- YOUR GOAL -
Beginning at the line with "Is [235,404] further", output each line to the end of the listing below exactly, please.

···

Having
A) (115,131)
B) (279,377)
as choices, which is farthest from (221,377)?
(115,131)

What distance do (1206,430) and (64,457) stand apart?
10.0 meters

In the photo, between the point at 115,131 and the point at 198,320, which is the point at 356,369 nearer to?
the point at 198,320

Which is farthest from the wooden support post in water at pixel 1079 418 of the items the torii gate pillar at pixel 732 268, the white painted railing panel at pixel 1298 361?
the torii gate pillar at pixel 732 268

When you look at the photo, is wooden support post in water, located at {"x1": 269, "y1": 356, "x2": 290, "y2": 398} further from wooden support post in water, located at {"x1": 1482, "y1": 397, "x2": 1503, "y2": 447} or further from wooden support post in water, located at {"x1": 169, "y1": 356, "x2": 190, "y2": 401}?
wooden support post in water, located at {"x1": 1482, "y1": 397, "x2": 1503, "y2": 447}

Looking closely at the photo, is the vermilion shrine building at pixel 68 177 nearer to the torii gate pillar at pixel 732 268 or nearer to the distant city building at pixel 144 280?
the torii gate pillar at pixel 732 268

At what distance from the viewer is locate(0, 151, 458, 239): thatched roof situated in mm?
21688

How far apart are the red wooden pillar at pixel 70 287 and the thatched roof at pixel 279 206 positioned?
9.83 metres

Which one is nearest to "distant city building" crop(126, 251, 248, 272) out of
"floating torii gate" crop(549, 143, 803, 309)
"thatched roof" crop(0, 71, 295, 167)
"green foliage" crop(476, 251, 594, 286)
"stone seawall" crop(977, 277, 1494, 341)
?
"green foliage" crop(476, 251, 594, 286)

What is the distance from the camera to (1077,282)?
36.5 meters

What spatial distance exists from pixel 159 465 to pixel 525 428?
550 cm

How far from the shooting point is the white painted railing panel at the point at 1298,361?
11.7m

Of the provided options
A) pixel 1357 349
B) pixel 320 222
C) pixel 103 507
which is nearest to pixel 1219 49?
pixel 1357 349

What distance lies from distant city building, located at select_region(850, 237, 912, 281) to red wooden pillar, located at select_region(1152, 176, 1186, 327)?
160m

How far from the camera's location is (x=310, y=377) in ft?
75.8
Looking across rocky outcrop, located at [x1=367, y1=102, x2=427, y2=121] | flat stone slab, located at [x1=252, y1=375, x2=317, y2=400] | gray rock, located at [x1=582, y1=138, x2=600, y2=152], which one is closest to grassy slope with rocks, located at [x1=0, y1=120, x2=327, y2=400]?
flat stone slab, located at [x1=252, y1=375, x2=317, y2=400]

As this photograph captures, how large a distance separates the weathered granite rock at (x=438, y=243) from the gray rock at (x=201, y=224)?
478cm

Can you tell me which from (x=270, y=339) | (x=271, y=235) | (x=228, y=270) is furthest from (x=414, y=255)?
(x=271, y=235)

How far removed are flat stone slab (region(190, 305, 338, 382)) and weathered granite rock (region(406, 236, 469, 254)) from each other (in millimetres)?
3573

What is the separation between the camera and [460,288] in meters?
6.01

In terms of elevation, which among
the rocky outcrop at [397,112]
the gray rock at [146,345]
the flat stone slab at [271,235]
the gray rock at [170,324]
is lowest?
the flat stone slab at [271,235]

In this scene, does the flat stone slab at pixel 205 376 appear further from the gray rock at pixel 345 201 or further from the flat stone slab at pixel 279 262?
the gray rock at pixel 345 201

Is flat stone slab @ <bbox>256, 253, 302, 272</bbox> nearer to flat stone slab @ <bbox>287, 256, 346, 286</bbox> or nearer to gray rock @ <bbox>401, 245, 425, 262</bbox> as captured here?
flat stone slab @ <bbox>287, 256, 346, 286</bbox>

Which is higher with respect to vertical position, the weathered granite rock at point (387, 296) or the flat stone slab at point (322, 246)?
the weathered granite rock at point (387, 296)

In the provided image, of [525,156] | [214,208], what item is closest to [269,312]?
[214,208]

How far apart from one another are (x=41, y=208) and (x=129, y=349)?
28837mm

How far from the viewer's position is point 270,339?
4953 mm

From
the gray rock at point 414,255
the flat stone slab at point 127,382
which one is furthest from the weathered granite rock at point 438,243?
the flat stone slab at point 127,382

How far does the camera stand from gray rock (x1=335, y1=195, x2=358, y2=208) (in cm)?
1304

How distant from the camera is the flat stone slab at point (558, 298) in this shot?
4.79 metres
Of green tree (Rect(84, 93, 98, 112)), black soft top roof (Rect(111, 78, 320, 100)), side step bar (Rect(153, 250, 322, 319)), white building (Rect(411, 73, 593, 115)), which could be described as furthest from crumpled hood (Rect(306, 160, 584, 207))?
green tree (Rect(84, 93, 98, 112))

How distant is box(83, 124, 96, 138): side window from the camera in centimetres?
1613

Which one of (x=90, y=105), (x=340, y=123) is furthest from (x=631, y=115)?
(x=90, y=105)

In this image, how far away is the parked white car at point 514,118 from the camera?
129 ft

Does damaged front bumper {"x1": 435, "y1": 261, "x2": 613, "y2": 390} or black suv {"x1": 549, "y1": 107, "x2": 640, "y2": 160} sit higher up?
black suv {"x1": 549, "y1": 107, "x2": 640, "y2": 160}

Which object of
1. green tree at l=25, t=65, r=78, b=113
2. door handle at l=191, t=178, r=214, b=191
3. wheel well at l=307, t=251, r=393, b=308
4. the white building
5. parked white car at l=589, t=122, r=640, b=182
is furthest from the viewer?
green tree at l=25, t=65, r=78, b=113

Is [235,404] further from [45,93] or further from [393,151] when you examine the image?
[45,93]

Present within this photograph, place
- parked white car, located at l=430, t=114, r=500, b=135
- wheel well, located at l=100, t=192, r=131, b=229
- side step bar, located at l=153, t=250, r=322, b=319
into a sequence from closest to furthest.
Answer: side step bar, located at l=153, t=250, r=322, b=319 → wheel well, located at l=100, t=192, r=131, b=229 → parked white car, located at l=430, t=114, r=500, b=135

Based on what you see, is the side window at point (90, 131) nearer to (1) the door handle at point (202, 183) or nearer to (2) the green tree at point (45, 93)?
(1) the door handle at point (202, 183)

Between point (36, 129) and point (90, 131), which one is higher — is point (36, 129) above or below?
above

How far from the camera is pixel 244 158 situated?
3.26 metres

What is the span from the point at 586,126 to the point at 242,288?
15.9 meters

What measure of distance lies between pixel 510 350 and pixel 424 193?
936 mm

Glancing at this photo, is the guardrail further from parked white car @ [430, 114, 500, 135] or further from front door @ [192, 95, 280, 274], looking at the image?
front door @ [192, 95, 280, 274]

···

- WRITTEN REPLY -
Is [235,404] further from [45,93] or further from [393,151] when you examine the image?
[45,93]

Present within this photograph, place
- parked white car, located at l=430, t=114, r=500, b=135
- wheel well, located at l=100, t=192, r=131, b=229
- side step bar, located at l=153, t=250, r=322, b=319
into a sequence from closest to furthest.
Answer: side step bar, located at l=153, t=250, r=322, b=319 → wheel well, located at l=100, t=192, r=131, b=229 → parked white car, located at l=430, t=114, r=500, b=135

Based on what you see, is the side window at point (90, 131) nearer to (1) the door handle at point (202, 183) or nearer to (2) the green tree at point (45, 93)?
(1) the door handle at point (202, 183)

Between point (36, 129) and point (90, 131), which one is higher — is point (36, 129) above or below?
above

How far from the camera is pixel 244 158 situated?
3.26 metres

What is the span from the point at 586,126 to the point at 242,288?
15.9 meters

What measure of distance lies between pixel 510 350 and pixel 424 193?
936 mm

Glancing at this photo, is the guardrail further from parked white car @ [430, 114, 500, 135] or further from front door @ [192, 95, 280, 274], looking at the image?
front door @ [192, 95, 280, 274]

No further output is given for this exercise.